GOAL: Pull out word for word every line from the one containing "Based on the" through the last line. Leave the pictures out of your answer.

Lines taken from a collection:
▬▬▬

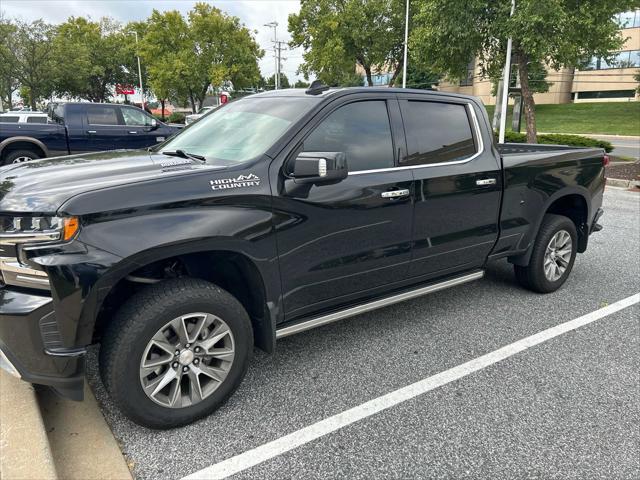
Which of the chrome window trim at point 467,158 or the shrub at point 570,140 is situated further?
the shrub at point 570,140

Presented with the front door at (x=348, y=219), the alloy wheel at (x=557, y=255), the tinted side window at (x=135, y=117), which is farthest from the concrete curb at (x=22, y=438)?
the tinted side window at (x=135, y=117)

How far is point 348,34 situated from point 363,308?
32.4 m

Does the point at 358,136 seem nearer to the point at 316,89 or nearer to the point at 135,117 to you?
the point at 316,89

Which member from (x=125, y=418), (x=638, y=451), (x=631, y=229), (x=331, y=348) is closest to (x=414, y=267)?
(x=331, y=348)

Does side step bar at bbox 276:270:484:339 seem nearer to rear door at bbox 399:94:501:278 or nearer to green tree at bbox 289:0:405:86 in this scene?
rear door at bbox 399:94:501:278

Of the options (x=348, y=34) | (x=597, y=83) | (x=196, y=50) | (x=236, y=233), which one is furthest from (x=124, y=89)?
(x=597, y=83)

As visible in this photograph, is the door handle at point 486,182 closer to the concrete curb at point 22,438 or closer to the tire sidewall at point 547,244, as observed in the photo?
the tire sidewall at point 547,244

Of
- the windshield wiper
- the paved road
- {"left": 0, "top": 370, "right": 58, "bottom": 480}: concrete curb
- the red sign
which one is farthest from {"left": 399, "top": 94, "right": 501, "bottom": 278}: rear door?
the red sign

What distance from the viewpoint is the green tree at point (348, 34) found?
31812 mm

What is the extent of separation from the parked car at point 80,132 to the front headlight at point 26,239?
931cm

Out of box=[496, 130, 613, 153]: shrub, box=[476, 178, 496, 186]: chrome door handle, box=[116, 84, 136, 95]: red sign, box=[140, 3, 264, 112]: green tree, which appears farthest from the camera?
box=[116, 84, 136, 95]: red sign

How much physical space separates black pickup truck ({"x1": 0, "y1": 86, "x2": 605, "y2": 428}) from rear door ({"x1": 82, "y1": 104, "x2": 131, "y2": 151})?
8921mm

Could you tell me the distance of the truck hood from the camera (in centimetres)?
233

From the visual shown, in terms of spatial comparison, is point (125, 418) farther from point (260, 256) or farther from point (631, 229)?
point (631, 229)
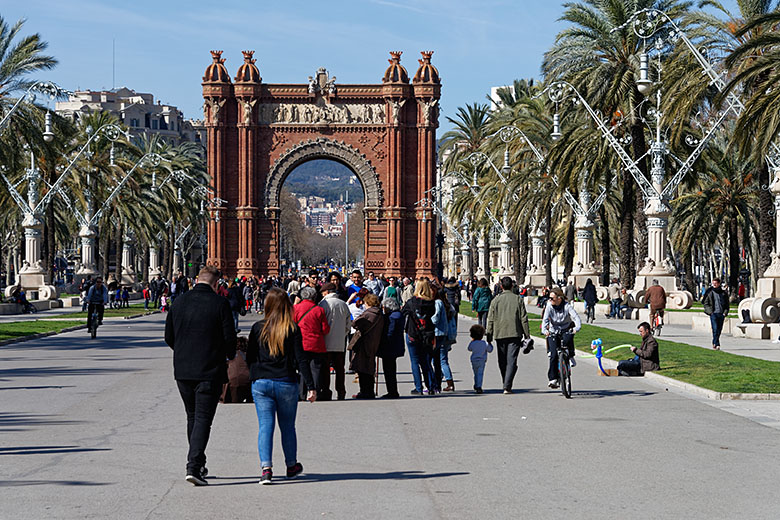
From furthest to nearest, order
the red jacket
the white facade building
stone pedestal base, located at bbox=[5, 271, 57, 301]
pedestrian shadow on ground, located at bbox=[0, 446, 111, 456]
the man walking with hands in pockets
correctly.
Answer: the white facade building < stone pedestal base, located at bbox=[5, 271, 57, 301] < the man walking with hands in pockets < the red jacket < pedestrian shadow on ground, located at bbox=[0, 446, 111, 456]

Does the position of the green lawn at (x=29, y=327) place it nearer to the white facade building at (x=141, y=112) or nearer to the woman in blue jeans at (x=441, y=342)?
the woman in blue jeans at (x=441, y=342)

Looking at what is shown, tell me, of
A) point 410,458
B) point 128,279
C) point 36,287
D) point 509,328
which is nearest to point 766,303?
point 509,328

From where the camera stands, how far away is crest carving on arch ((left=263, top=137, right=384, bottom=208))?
268ft

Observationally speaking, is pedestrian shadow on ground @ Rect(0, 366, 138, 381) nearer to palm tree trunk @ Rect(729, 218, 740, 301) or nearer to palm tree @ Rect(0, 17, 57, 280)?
palm tree @ Rect(0, 17, 57, 280)

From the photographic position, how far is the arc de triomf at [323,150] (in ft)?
266

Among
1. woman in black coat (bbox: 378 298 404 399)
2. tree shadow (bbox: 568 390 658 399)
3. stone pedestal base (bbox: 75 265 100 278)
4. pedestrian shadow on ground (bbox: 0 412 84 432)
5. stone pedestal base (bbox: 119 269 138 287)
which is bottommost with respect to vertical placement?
tree shadow (bbox: 568 390 658 399)

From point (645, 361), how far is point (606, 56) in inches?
940

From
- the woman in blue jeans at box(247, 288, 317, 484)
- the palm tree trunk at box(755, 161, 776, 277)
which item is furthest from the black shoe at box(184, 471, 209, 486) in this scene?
the palm tree trunk at box(755, 161, 776, 277)

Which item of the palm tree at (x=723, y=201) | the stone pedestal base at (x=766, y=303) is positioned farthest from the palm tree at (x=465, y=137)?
Answer: the stone pedestal base at (x=766, y=303)

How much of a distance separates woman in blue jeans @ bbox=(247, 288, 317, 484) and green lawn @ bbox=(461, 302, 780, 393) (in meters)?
8.68

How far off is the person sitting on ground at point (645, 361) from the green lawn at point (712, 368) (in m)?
0.24

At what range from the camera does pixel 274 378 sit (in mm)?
9508

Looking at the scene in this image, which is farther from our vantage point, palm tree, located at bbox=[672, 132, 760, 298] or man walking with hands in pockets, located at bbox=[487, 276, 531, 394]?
palm tree, located at bbox=[672, 132, 760, 298]

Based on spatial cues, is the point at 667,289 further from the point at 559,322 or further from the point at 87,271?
the point at 87,271
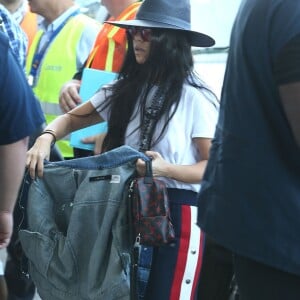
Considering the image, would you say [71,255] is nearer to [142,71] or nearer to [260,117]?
[142,71]

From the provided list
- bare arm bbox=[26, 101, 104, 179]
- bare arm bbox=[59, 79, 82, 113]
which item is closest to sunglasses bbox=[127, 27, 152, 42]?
bare arm bbox=[26, 101, 104, 179]

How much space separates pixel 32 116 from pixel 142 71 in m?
0.53

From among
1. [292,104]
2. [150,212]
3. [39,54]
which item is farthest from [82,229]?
[39,54]

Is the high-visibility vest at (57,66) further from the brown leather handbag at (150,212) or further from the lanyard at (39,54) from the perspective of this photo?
the brown leather handbag at (150,212)

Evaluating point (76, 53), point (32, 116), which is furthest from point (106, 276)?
point (76, 53)

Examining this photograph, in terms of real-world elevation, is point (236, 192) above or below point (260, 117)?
below

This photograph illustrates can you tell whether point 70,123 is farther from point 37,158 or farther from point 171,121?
point 171,121

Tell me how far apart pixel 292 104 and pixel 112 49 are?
1.53m

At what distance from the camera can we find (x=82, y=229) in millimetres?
2043

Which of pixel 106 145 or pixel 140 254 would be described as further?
pixel 106 145

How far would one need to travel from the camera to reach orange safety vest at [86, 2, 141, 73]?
8.82 ft

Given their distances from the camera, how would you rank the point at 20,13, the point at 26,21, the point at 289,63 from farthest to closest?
the point at 26,21
the point at 20,13
the point at 289,63

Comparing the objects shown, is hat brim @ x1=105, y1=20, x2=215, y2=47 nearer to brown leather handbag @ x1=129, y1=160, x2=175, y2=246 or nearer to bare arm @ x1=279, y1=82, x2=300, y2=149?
brown leather handbag @ x1=129, y1=160, x2=175, y2=246

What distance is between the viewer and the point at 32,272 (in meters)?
2.18
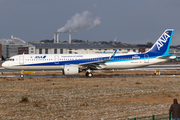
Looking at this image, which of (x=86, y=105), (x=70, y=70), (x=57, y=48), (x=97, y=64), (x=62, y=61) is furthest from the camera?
(x=57, y=48)

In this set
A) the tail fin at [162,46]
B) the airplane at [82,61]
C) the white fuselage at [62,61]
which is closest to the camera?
the airplane at [82,61]

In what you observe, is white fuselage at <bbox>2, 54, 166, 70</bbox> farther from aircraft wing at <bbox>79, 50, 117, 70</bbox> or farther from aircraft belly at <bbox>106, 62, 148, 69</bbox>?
aircraft wing at <bbox>79, 50, 117, 70</bbox>

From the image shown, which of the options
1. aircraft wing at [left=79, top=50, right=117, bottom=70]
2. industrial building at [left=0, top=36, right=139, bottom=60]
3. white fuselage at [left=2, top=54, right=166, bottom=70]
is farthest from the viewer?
industrial building at [left=0, top=36, right=139, bottom=60]

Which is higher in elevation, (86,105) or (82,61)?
(82,61)

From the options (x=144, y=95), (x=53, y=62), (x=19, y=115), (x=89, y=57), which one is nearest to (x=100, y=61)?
(x=89, y=57)

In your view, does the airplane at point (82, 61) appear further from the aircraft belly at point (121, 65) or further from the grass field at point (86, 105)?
the grass field at point (86, 105)

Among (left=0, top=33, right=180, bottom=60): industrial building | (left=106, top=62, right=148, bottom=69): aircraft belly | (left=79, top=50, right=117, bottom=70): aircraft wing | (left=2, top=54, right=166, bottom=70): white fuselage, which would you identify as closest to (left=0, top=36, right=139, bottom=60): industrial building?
(left=0, top=33, right=180, bottom=60): industrial building

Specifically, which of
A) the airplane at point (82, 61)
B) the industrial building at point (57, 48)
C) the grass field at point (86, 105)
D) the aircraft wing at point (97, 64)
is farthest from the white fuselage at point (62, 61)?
the industrial building at point (57, 48)

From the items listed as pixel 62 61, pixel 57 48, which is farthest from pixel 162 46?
pixel 57 48

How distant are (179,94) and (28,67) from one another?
26375 millimetres

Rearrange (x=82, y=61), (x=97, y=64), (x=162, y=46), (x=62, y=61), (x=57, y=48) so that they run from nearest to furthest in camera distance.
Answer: (x=97, y=64), (x=62, y=61), (x=82, y=61), (x=162, y=46), (x=57, y=48)

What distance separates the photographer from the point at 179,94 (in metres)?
25.9

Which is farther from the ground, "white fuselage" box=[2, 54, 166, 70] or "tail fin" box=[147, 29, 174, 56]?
"tail fin" box=[147, 29, 174, 56]

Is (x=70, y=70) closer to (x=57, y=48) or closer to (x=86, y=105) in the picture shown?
(x=86, y=105)
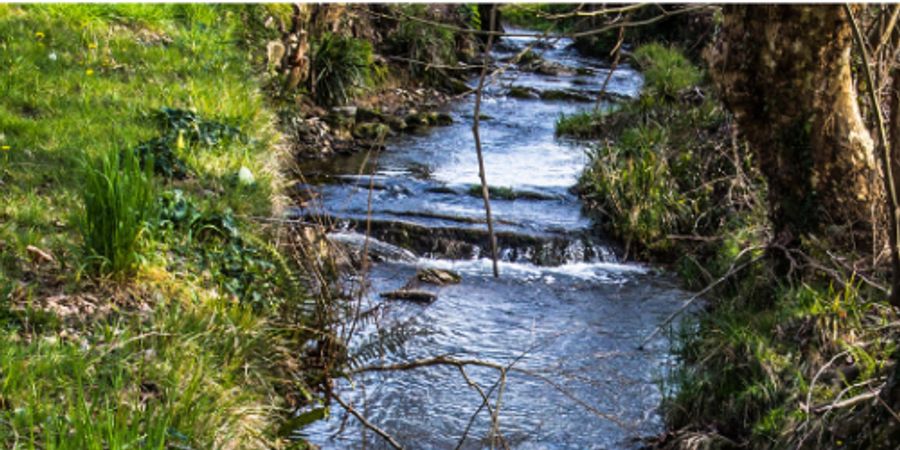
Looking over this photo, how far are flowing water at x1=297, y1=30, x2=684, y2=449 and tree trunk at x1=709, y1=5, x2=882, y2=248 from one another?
129 centimetres

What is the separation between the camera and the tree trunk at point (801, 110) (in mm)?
5660

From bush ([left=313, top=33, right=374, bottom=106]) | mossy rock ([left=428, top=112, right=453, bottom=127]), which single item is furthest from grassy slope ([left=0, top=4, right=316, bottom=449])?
mossy rock ([left=428, top=112, right=453, bottom=127])

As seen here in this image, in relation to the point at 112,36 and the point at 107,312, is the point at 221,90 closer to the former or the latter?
the point at 112,36

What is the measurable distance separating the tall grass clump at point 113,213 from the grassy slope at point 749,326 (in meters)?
2.97

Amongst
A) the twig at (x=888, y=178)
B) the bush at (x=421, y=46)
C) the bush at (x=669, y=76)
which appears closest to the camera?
the twig at (x=888, y=178)

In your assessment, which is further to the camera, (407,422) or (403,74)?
(403,74)

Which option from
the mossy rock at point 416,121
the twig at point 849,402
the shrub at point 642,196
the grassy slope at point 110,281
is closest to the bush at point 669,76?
the shrub at point 642,196

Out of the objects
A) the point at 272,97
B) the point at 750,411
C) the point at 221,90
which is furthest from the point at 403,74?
the point at 750,411

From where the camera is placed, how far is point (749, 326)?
5.89m

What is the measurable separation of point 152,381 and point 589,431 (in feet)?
8.43

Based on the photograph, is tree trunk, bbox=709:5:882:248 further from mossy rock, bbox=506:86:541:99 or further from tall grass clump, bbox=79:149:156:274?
mossy rock, bbox=506:86:541:99

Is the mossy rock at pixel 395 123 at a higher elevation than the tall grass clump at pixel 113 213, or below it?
below

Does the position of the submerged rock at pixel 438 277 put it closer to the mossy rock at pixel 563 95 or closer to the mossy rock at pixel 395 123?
the mossy rock at pixel 395 123

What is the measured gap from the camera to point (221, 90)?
9156 millimetres
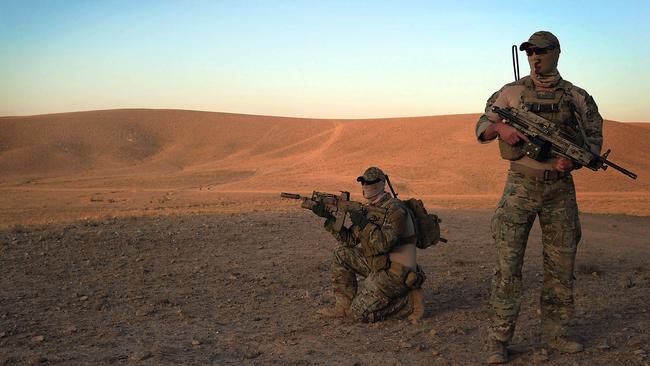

▬▬▬

FULL RESPONSE:
Based on the photograph, is tree trunk, bbox=709:5:882:248 further from mossy rock, bbox=506:86:541:99 or further from tall grass clump, bbox=79:149:156:274?
mossy rock, bbox=506:86:541:99

Is the mossy rock at pixel 395 123 at a higher elevation than the tall grass clump at pixel 113 213, or below it?
below

Does the position of the submerged rock at pixel 438 277 put it closer to the mossy rock at pixel 563 95 or closer to the mossy rock at pixel 395 123?
the mossy rock at pixel 395 123

What is the measured gap from the camera to point (221, 90)?
9156 millimetres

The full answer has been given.